I couldn’t get those to work in supecollider though, even when running in the terminal
I tried in C++ and it worked… Maybe sclang changes the string??? what happens with two slashes \\
?
#include <iostream>
const std::string RED = "\033[31m";
const std::string GREEN = "\033[32m";
const std::string YELLOW = "\033[33m";
int main() {
std::cout << RED << "This is red text." << std::endl;
std::cout << GREEN << "This is green text." << std::endl;
std::cout << YELLOW << "This is yellow text." << std::endl;
return 0;
}
EDIT: I’m kind of surprised that sclang never implemented colors in the post window
In terminals, "asdf".error
does not produce coloured text. I imagine the colouring is QT looking through the post window for strings beginning “ERROR:”, “->” and “WARNING” and colouring the line.
Do you know what it would take to make colour codes work?
int prPostString(struct VMGlobals* g, int numArgsPushed) {
PyrSlot* a;
a = g->sp;
// if (NotObj(a)) return errWrongType;
// assume it is a string!
postText(slotRawString(a)->s, slotRawString(a)->size);
return errNone;
}
int prPostLine(struct VMGlobals* g, int numArgsPushed) {
PyrSlot* a;
a = g->sp;
// if (NotObj(a)) return errWrongType;
// assume it is a string!
postText(slotRawString(a)->s, slotRawString(a)->size);
postChar('\n');
return errNone;
}
I think not possible without changing something in the interpreter, the language can’ t do this I think.
yep:
So you can see why formatting only applies to a single line…

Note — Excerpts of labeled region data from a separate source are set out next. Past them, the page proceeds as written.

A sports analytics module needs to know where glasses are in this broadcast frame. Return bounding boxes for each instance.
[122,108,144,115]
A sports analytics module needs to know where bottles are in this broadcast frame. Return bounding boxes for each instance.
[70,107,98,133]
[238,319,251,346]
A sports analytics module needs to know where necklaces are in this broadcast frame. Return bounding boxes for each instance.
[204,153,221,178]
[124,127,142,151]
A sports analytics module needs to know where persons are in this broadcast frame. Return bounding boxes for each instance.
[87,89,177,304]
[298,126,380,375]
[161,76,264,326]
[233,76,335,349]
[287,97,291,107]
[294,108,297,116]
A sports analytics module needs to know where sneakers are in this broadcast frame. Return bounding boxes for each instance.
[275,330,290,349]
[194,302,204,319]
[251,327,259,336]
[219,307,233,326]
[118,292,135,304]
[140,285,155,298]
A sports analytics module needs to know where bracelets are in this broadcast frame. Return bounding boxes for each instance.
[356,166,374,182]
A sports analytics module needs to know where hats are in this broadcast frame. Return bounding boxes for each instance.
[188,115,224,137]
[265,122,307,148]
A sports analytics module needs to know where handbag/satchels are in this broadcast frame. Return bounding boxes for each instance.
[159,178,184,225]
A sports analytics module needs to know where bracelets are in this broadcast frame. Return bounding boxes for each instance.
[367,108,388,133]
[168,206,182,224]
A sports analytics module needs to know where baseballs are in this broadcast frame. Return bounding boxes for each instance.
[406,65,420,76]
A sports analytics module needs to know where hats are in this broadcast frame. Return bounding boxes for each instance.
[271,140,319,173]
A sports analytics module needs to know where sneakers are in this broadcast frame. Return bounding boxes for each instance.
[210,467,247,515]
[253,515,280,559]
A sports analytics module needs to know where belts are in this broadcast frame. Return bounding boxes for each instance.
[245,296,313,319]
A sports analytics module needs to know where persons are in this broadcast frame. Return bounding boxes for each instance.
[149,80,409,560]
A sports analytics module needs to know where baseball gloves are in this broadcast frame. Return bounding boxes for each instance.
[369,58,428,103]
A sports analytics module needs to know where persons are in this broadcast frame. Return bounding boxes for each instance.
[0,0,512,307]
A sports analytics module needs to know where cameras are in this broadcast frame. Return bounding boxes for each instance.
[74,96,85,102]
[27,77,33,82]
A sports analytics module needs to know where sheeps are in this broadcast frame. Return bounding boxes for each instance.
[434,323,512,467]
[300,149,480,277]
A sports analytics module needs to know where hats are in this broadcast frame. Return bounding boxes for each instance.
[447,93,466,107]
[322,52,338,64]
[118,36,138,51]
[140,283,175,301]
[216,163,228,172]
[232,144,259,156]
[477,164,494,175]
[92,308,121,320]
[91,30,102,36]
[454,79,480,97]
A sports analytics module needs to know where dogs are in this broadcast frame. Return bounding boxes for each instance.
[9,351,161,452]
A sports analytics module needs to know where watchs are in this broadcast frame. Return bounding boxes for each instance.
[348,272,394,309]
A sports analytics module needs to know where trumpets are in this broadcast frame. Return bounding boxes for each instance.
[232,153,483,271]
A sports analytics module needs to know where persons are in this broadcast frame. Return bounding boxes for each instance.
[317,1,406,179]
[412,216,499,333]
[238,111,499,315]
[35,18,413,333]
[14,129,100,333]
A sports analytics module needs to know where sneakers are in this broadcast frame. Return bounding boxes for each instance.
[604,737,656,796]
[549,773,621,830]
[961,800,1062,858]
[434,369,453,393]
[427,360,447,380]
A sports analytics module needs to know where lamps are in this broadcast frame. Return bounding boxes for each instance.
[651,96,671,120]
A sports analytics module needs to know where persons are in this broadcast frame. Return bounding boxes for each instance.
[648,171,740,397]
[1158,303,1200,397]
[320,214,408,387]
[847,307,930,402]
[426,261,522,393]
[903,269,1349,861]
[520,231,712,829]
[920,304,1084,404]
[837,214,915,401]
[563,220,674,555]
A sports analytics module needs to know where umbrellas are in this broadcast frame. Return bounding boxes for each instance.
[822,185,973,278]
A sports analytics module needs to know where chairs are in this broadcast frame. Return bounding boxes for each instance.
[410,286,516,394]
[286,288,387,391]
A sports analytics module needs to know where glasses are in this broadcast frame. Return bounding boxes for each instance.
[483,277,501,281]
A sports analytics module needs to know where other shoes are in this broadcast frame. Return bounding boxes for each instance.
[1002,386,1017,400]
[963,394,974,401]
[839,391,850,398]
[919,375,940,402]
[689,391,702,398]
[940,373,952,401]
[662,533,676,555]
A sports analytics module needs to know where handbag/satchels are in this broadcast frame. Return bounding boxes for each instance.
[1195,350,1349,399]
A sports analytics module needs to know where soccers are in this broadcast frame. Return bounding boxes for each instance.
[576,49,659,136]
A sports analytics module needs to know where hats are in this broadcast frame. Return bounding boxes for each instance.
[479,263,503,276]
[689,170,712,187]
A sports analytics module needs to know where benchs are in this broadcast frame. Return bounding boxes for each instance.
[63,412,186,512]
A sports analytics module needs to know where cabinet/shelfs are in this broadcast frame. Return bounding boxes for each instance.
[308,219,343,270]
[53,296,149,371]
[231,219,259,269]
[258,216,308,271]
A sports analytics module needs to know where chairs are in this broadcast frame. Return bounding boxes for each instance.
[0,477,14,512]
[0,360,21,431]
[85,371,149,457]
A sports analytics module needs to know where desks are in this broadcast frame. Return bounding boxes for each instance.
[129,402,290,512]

Adding one or two more string hooks for the sake of error formatting could be reasonable (those strings could even be scrubbed from the actual output).
The Post Window would not work with ANSI codes, but that would work in other environments. In any case, a solution inside the IDE would be easier to improve than what QtCollider already does. (But I believe a programming language should be used in different contexts, and editors should not ignore ANSI code sequences.)